Wednesday, June 27, 2018

We might have that "American Concorde" after all!

Boeing hypersonic concept

Back in March I posted about an "American Concorde" plane that never really took off (no pun intended). Then yesterday at Instapundit, there was news of another proposed hypersonic passenger jet. Looks like we might get another airliner that could jet past the speed of sound.

Let's let Popular Mechanics explain:
Boeing has revealed its first-ever concept for a hypersonic passenger plane that could cross an ocean in two hours for military or commercial customers. Debuted at an aerospace conference in Atlanta today, the design shows that the aerospace giant is ready to compete for this high-flying piece of the aviation future.

“There is an inherent value in speed,” says Kevin Bowcutt, Senior Technical Fellow of hypersonics in Boeing Research & Technology.
...
 Although the airplane Boeing showed off today is just a concept and will certainly change before its possible flight in 20 or 30 years, Bowcutt can showcase the engineering decision-making that goes into such a vehicle.

You don’t need (or want) to go Mach 5 during takeoff. Boeing’s designers envision using a commercial turbofan engine capable of a wide range of speeds that can be bypassed when it’s time for the airplane to really zoom. Besides, a traditional engine’s fan blades would disintegrate at such velocities. While traveling at hypersonic speeds, you don’t need fan blades to compress air anyway because the speed of the craft does that for you. 

That’s why most modern hypersonic jet designs rely on a ramjet, which uses the plane's forward motion to compress air, to reach truly awesome speeds. “The turboramjet would be designed to valve the air so it bypasses the (turbofan) engine and dumps into a combined afterburner ramjet,” Bowcutt says. “That same afterburner would function as a ramjet.” The ramjet would propel the vehicle to Mach 5, fast enough to get from New York to Tokyo in about 2 hours. 

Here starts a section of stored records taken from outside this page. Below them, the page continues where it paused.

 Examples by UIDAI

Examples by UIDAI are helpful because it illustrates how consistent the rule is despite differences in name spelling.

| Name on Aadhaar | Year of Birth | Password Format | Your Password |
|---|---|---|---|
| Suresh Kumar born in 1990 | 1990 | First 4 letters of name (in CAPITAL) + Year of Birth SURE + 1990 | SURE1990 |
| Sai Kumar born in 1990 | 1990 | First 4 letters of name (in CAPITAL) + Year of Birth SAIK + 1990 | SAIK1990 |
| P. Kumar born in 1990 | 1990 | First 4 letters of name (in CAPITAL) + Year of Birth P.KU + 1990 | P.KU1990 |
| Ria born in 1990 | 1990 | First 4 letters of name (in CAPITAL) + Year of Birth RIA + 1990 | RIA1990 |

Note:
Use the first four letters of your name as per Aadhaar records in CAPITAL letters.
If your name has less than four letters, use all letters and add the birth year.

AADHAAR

Such speed influences the design in radical ways that can be seen in the render. For one thing, as airplanes go faster, the ratio of lift–to-drag (the thing that makes airplanes fly) drops.
I'm very much looking forward to flying on a hypersonic airliner in the near future. Though I hope it wouldn't take 20-30 years, I don't think I want to wait that long for my first overseas vacation!